I hesitate to reply, waiting for the regret to sink in. For the immediate guilt of what we’ve done—what we’ve risked—to have me pulling away and hiding. But the seconds pass, and all I feel is . . . happy. Relaxed, even, in a way I haven’t since before I started law school and realized that my life was going to be driven by my career for as long as possible.
Being successful is all that I’ve wanted from the time I was old enough to realize that being a woman meant needing to work three times as hard as any man I’ve ever met would. I strive to be the most intimidating person in every room I step into, and that means sacrificing a love life and any new friendships in order to accomplish that goal.
But right now . . . work is the last thing on my mind. I don’t care about my cases or accomplishments.
Finn’s here, and this isnice. It’s calm and quiet and inviting. There’s no regret or guilt like I feared there would be. Instead, I’m at peace.
I flatten my hand against his head, burying it in his hair as I say, “Yeah, I’m happy.”
25
“What’s with the grin?”
Sitting on the couch, I’m roughly shoved to the side, knocking shoulders with both Kellan and Beck. Kellan’s smirking like a douche from my right, responsible for jostling me around. I push him right back and reach for his beer, nudging it into the centre of the coffee table, nearly out of his reach.
With a forced glare, I ask, “Do you have to be such a brute?”
“Someone here has to be since Ash isn’t here.”
Beck looks up from his phone long enough to say, “He actually might show up. I think I convinced him to come over for a beer when I chatted him up earlier.”

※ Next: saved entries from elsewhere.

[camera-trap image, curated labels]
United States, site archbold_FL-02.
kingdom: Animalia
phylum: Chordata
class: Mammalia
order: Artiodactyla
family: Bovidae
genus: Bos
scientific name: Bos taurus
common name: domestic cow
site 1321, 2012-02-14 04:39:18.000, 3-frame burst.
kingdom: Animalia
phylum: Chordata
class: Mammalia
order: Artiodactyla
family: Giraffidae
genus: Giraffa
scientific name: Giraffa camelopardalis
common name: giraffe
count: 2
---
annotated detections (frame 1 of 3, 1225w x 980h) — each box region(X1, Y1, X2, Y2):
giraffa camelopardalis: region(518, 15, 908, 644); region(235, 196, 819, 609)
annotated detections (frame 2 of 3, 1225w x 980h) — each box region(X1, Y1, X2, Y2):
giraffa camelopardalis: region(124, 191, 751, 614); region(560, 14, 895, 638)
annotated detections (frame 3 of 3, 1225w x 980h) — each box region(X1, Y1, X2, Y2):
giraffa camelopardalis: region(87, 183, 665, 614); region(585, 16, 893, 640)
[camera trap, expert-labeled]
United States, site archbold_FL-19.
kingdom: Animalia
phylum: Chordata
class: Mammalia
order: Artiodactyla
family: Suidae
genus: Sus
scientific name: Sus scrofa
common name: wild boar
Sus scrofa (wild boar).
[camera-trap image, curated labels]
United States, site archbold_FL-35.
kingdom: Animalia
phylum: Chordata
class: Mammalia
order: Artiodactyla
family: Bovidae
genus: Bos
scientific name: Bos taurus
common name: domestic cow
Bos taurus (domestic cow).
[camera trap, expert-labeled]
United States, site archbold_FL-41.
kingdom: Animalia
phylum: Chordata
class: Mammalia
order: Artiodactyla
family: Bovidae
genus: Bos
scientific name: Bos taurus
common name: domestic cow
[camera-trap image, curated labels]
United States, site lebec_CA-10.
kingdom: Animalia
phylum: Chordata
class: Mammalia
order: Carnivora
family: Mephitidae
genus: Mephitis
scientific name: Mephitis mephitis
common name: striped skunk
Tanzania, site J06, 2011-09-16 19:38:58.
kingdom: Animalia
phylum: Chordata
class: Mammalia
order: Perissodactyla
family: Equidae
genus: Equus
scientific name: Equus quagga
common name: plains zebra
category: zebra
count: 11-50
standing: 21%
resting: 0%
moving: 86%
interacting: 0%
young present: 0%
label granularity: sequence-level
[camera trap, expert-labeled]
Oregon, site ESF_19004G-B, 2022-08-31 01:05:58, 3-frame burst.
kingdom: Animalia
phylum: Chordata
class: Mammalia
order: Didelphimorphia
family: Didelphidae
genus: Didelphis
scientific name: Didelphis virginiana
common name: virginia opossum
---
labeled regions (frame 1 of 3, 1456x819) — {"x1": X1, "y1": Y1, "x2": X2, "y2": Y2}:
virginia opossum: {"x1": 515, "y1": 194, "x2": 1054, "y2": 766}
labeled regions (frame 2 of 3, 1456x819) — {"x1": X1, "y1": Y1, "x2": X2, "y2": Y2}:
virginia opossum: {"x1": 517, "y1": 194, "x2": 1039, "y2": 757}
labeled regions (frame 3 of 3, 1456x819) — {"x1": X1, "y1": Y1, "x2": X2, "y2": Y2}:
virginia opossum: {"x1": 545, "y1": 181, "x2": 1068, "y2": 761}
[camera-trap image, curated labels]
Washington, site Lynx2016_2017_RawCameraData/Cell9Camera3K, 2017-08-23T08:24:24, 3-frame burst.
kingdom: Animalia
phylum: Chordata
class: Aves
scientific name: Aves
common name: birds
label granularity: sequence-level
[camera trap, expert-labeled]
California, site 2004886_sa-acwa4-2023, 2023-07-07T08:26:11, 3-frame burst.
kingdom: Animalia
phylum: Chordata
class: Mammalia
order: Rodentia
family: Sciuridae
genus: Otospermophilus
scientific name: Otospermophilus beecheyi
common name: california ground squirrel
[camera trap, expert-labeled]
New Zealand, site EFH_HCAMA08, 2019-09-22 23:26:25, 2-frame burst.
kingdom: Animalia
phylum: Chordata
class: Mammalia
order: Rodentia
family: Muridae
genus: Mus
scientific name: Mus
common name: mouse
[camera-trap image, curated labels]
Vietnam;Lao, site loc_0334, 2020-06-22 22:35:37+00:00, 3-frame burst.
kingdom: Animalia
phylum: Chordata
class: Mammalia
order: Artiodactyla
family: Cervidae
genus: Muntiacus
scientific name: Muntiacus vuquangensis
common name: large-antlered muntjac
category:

“You what?” Wes gawks at him across the room, slouching into the giant green beanbag he ordered off some novelty website. The comic book characters drawn all over the slippery fabric added a good two grand to the cost of it. “And you’re just dropping that on us now? I would have ordered better beer if I’d known.”
I lift a single eyebrow. “Why does he get the expensive shit and we don’t?”
“Because I doubt he’ll go through it at the speed the lot of you do.”
“For someone who has a full arcade in his basement, you’re cheap as hell, Wes,” Kellan grumbles.
Beck pockets his phone and drapes his arms over his knees. “It’s actually not a shock why the resident grump never hangs with us when you bicker like old ladies at bingo.”
“Speaking from experience?” I ask.
“Yeah. Your mom invites me to join her often.”
“Jesus,” Kellan says before grabbing his beer from where I’ve moved it and taking a long swig.
“When’s he supposed to get here?” Wes stands from his luxury beanbag chair and stretches his arm above his head.
We all look at Beck.
“Soon, I’m sure,” he drawls.
Kellen’s the first to reply. “How convincing.”